Yandex Data Processing component interfaces and ports
For some Yandex Data Processing components, such as Hadoop, Spark, Yarn, and Zeppelin, there are custom web interfaces available on a cluster's master host. These interfaces can be used:
- YARN Resource Manager and HDFS Name Node: To manage and monitor cluster resources.
- Spark History and JobHistory: To view job statuses and debug jobs.
- Apache Zeppelin: For collaboration, experiments, or ad-hoc operations.

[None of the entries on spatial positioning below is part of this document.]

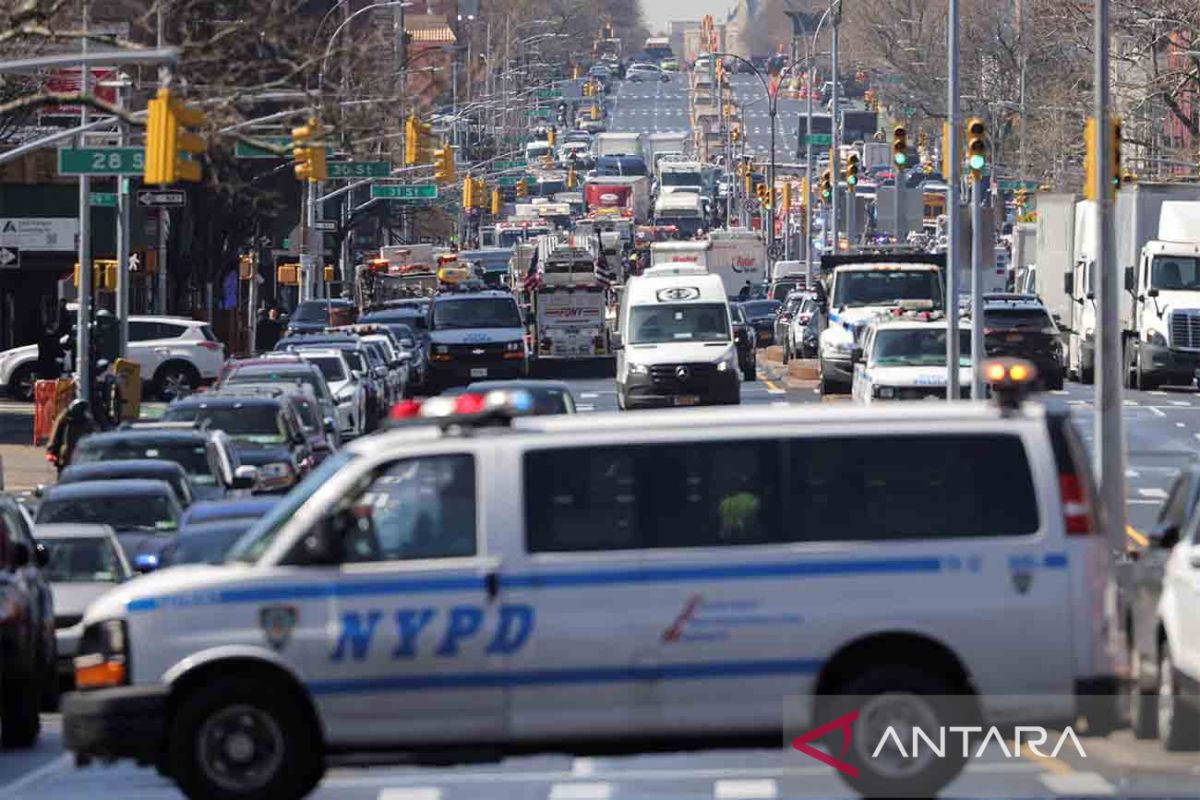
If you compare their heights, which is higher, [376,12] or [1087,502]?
[376,12]

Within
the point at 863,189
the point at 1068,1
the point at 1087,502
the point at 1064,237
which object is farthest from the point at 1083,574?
the point at 863,189

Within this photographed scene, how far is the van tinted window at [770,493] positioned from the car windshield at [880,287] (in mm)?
35948

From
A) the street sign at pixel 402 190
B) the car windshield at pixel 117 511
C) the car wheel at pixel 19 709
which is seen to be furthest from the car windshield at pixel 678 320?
Answer: the car wheel at pixel 19 709

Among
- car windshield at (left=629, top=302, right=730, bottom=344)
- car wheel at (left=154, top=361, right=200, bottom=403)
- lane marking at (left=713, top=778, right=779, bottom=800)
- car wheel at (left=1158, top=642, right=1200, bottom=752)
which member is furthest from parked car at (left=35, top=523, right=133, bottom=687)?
car wheel at (left=154, top=361, right=200, bottom=403)

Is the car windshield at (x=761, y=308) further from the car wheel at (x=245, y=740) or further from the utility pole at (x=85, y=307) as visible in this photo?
the car wheel at (x=245, y=740)

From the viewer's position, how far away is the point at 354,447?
43.1 feet

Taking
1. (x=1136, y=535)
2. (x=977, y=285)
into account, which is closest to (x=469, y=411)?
(x=1136, y=535)

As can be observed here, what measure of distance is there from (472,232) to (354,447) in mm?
138726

Yandex Data Processing enables you to create clusters accessible from the internet or only from a cloud network. However, we recommend making service component interfaces inaccessible from outside Yandex Cloud in any configuration. You can connect to Yandex Data Processing component interfaces either using UI Proxy or an intermediate virtual machine.

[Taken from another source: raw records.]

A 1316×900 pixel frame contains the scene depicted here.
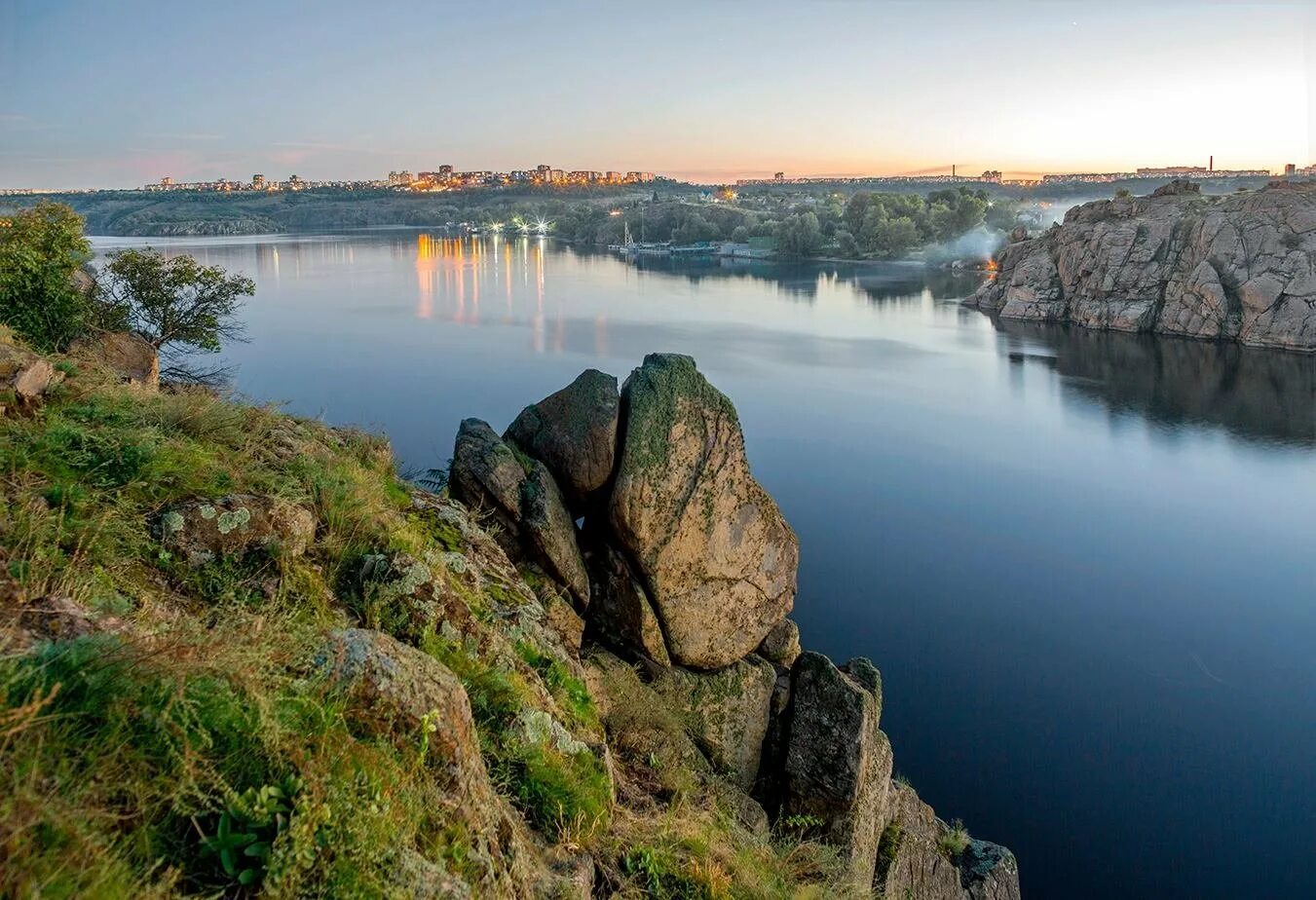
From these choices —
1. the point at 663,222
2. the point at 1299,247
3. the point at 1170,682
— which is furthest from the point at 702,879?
the point at 663,222

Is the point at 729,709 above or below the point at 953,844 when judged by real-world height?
above

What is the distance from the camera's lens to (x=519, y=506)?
9.29 meters

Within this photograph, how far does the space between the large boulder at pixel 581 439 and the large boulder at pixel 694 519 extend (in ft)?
0.70

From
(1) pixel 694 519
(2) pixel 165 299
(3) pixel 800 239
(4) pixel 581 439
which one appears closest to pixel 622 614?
(1) pixel 694 519

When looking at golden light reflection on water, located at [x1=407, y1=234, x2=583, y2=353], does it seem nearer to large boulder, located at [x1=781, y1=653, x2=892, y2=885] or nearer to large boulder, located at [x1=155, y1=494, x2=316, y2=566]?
large boulder, located at [x1=781, y1=653, x2=892, y2=885]

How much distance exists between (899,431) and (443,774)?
109 feet

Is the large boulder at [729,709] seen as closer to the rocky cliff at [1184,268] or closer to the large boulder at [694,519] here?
the large boulder at [694,519]

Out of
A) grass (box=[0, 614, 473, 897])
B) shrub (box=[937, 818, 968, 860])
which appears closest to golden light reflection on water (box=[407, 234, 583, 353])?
shrub (box=[937, 818, 968, 860])

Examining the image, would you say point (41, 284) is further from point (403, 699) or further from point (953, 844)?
point (953, 844)

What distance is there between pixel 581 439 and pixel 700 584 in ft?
7.17

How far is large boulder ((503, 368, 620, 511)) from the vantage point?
992 cm

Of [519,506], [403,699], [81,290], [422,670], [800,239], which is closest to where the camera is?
[403,699]

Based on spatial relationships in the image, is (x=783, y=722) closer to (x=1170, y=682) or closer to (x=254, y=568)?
(x=254, y=568)

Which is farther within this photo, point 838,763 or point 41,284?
point 41,284
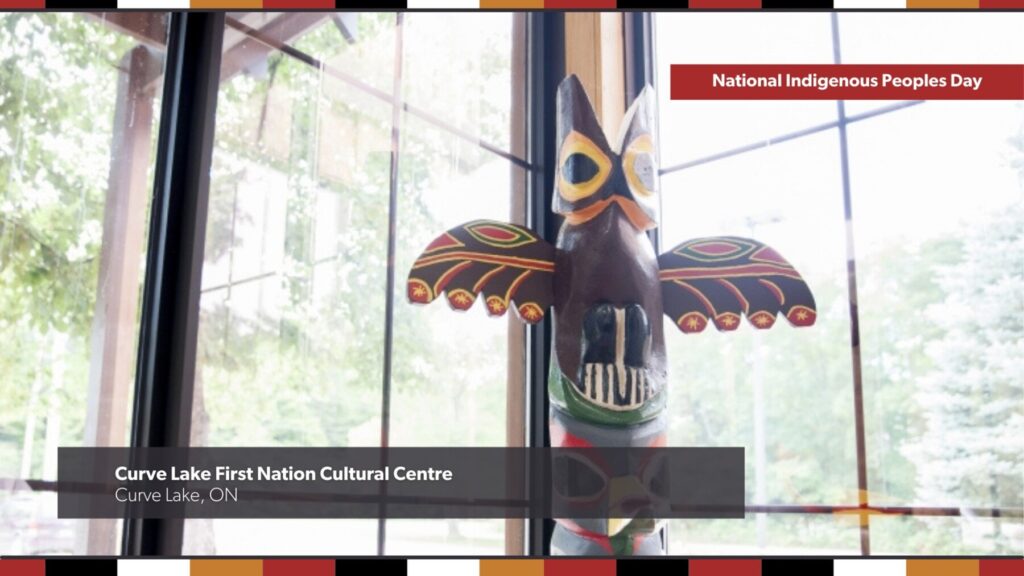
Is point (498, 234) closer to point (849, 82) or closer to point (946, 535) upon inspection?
point (849, 82)

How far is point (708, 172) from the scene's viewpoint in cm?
281

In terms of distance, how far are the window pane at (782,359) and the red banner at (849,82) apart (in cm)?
78

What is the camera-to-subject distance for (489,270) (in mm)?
1765

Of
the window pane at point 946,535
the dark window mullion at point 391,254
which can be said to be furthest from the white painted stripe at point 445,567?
the window pane at point 946,535

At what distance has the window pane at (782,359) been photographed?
2453mm

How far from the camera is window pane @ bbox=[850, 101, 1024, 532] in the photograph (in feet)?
7.39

UI Proxy is a tool that allows you to proxy the cluster component interface with HTTP traffic encryption and authentication via the Yandex Cloud IAM. To access the interfaces, the user must be logged in to Yandex Cloud, have cluster view permissions and the dataproc.user
role.
UI Proxy is disabled by default. To use it, enable it when creating or configuring a cluster and view a list of web interfaces available for connection.
Warning
You may need to additionally set up security groups to use UI Proxy.
Components and ports
Service | Port |
---|---|
HBase Master | 16010 |
HBase REST | 8085 |
HDFS Name Node | 9870 |
Hive Server2 | 10002 |
Livy | 8998 |
MapReduce Application History | 19888 |
Oozie | 11000 |
Spark History | 18080 |
YARN Application History | 8188 |
YARN Resource Manager | 8088 |
Zeppelin | 8890 |